The "WebVisions" part of the client ID is the device ID. In deployment, you would want to have the "WebVisions" part of the string be unique across all possible device instances for this device type. You might accomplish this with a random number, UUID, MAC address, serial number, timestamp, or any other approach.


The host in the code above is "". I talked about where to get the organization name of your Watson IoT instance in the previous section. Just in case, you can find it as the first part of the domain in the address bar of your browser.


Remember that token we generated when we created an instance of a device type? The token I warned you that you would need again, and only be able to see that once? Yeah, that token is your password when connecting with devices. When connecting as an application, you will use an API key and token from "Access" screen of Watson IoT.

Publish Topic

Just as the client ID is very specific, so is the topic naming when it comes to Watson IoT. In the above code, I use "iot-2/evt/count/fmt/json".

Watson IoT devices have the option of publishing events, or subscribing to commands (e.g. update). Applications by contrast can publish and subscribe to events and commands (and more).

What is the difference between an application and a device? Largely the format of the client ID, and the username/password provided. A Particle Photon could just as effectively behave as an application. We are treating it as a device for the example, which is why the "subscribe" line is commented out.
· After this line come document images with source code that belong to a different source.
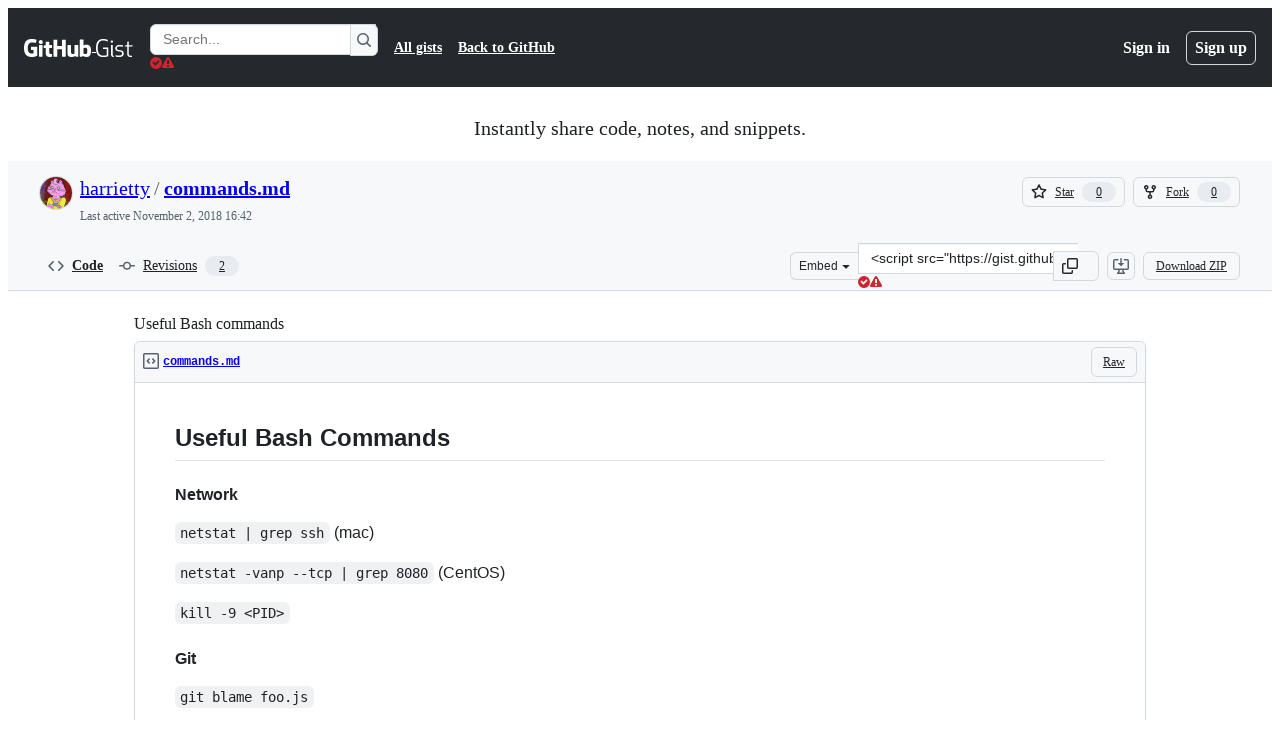

--- FILE ---
content_type: application/javascript
request_url: https://github.githubassets.com/assets/chunk-56952-13ae69ad4cf4.js
body_size: 1108
content:
"use strict";(globalThis.webpackChunk_github_ui_github_ui=globalThis.webpackChunk_github_ui_github_ui||[]).push([[6951,29332,56952,84144],{5225:(t,e,n)=>{function r(...t){return JSON.stringify(t,(t,e)=>"object"==typeof e?e:String(e))}function o(t,e={}){let{hash:n=r,cache:i=new Map}=e;return function(...e){let r=n.apply(this,e);if(i.has(r))return i.get(r);let o=t.apply(this,e);return o instanceof Promise&&(o=o.catch(t=>{throw i.delete(r),t})),i.set(r,o),o}}n.d(e,{A:()=>o})},5570:(t,e,n)=>{n.d(e,{_:()=>r});function r(t,e,n){if(e.set)e.set.call(t,n);else{if(!e.writable)throw TypeError("attempted to set read only private field");e.value=n}}},16213:(t,e,n)=>{n.d(e,{_:()=>o});var r=n(53482);function o(t,e){(0,r._)(t,e),e.add(t)}},18150:(t,e,n)=>{n.d(e,{_:()=>o});var r=n(53482);function o(t,e,n){(0,r._)(t,e),e.set(t,n)}},29304:(t,e,n)=>{n.d(e,{_:()=>r});function r(t,e,n){if(!e.has(t))throw TypeError("attempted to "+n+" private field on non-instance");return e.get(t)}},31635:(t,e,n)=>{n.d(e,{AQ:()=>u,Cg:()=>o,Me:()=>c,N3:()=>i,Tt:()=>r,xN:()=>a});function r(t,e){var n={};for(var r in t)Object.prototype.hasOwnProperty.call(t,r)&&0>e.indexOf(r)&&(n[r]=t[r]);if(null!=t&&"function"==typeof Object.getOwnPropertySymbols)for(var o=0,r=Object.getOwnPropertySymbols(t);o<r.length;o++)0>e.indexOf(r[o])&&Object.prototype.propertyIsEnumerable.call(t,r[o])&&(n[r[o]]=t[r[o]]);return n}function o(t,e,n,r){var o,i=arguments.length,u=i<3?e:null===r?r=Object.getOwnPropertyDescriptor(e,n):r;if("object"==typeof Reflect&&"function"==typeof Reflect.decorate)u=Reflect.decorate(t,e,n,r);else for(var c=t.length-1;c>=0;c--)(o=t[c])&&(u=(i<3?o(u):i>3?o(e,n,u):o(e,n))||u);return i>3&&u&&Object.defineProperty(e,n,u),u}function i(t){return this instanceof i?(this.v=t,this):new i(t)}function u(t,e,n){if(!Symbol.asyncIterator)throw TypeError("Symbol.asyncIterator is not defined.");var r,o=n.apply(t,e||[]),u=[];return r=Object.create(("function"==typeof AsyncIterator?AsyncIterator:Object).prototype),c("next"),c("throw"),c("return",function(t){return function(e){return Promise.resolve(e).then(t,l)}}),r[Symbol.asyncIterator]=function(){return this},r;function c(t,e){o[t]&&(r[t]=function(e){return new Promise(function(n,r){u.push([t,e,n,r])>1||a(t,e)})},e&&(r[t]=e(r[t])))}function a(t,e){try{var n;(n=o[t](e)).value instanceof i?Promise.resolve(n.value.v).then(f,l):s(u[0][2],n)}catch(t){s(u[0][3],t)}}function f(t){a("next",t)}function l(t){a("throw",t)}function s(t,e){t(e),u.shift(),u.length&&a(u[0][0],u[0][1])}}function c(t){var e,n;return e={},r("next"),r("throw",function(t){throw t}),r("return"),e[Symbol.iterator]=function(){return this},e;function r(r,o){e[r]=t[r]?function(e){return(n=!n)?{value:i(t[r](e)),done:!1}:o?o(e):e}:o}}function a(t){if(!Symbol.asyncIterator)throw TypeError("Symbol.asyncIterator is not defined.");var e,n=t[Symbol.asyncIterator];return n?n.call(t):(t=function(t){var e="function"==typeof Symbol&&Symbol.iterator,n=e&&t[e],r=0;if(n)return n.call(t);if(t&&"number"==typeof t.length)return{next:function(){return t&&r>=t.length&&(t=void 0),{value:t&&t[r++],done:!t}}};throw TypeError(e?"Object is not iterable.":"Symbol.iterator is not defined.")}(t),e={},r("next"),r("throw"),r("return"),e[Symbol.asyncIterator]=function(){return this},e);function r(n){e[n]=t[n]&&function(e){return new Promise(function(r,o){var i,u,c;i=r,u=o,c=(e=t[n](e)).done,Promise.resolve(e.value).then(function(t){i({value:t,done:c})},u)})}}}"function"==typeof SuppressedError&&SuppressedError},35750:(t,e,n)=>{n.d(e,{_:()=>i});var r=n(50894),o=n(29304);function i(t,e){var n=(0,o._)(t,e,"get");return(0,r._)(t,n)}},50467:(t,e,n)=>{n.d(e,{_:()=>r});function r(t,e,n){return e in t?Object.defineProperty(t,e,{value:n,enumerable:!0,configurable:!0,writable:!0}):t[e]=n,t}},50894:(t,e,n)=>{n.d(e,{_:()=>r});function r(t,e){return e.get?e.get.call(t):e.value}},53482:(t,e,n)=>{n.d(e,{_:()=>r});function r(t,e){if(e.has(t))throw TypeError("Cannot initialize the same private elements twice on an object")}},85242:(t,e,n)=>{n.d(e,{_:()=>i});var r=n(5570),o=n(29304);function i(t,e,n){var i=(0,o._)(t,e,"set");return(0,r._)(t,i,n),n}},88243:(t,e,n)=>{n.d(e,{_:()=>r});function r(t,e,n){if(!e.has(t))throw TypeError("attempted to get private field on non-instance");return n}}}]);
//# sourceMappingURL=56952-431e82f552b7.js.map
Since we are treating this Photon as a device, it can only publish events, so the first two parts of our topic name will always be "iot-2/evt/". The next part is an event name, which you can name to match your specific needs. And then finally, we will be publishing JSON formatted messages, so the last part of the topic name is "/fmt/json".

You do not have to use JSON, and can find other options in the documentation, but JSON messages can be stored directly by Watson IoT (optional).


When connecting as a "device" the username will always be "use-token-auth". Combined with the specific client ID, and the token used for the password, this allows Watson IoT to authenticate your specific device.

When authenticating as an application, an API key and additional token value will be used as username and password. This is useful if for example you are using Node-RED to handle messages, or have a browser-based application using the Eclipse Paho MQTT library for JavaScript.

Instantiate Client

The remainder of the code should be self explanatory. We will create an instance of the MQTT client, connect to Watson IoT, and publish a message once every second.

The client instantiation requires a callback function for when messages arrive from a subscribed topic. Since "devices" cannot subscribe to topics within the context of Watson IoT, the callback is never used. If you were treating this Photon as an "application" then you would be able to subscribe to events and callback handler would be used.

Next Steps

With the Photon code flashed to the physical device, and connected to Watson IoT, head back to the management console. If you still have the "Photon" instance selected, you will now see messages start showing up under the "Recent Events" and "Sensor Information" sections. If there was an error connecting, you can scroll down and check out the connection log.

From here you would likely connect some other client to Watson IoT - probably as an application. The client ID, username, and password connection strings would need to be changed, and then you could event connect the Photon to Watson IoT. Anything that can connect to an MQTT broker can participate in the conversation.

Using a publish/subscribe pattern is an immensely powerful foundation for high-performance, event-driven application - IoT or otherwise. The pattern allows you full decoupling of microservices, and can take you down the path of reactive programming. Skills that once mastered make testable, Web-scale applications, a snap.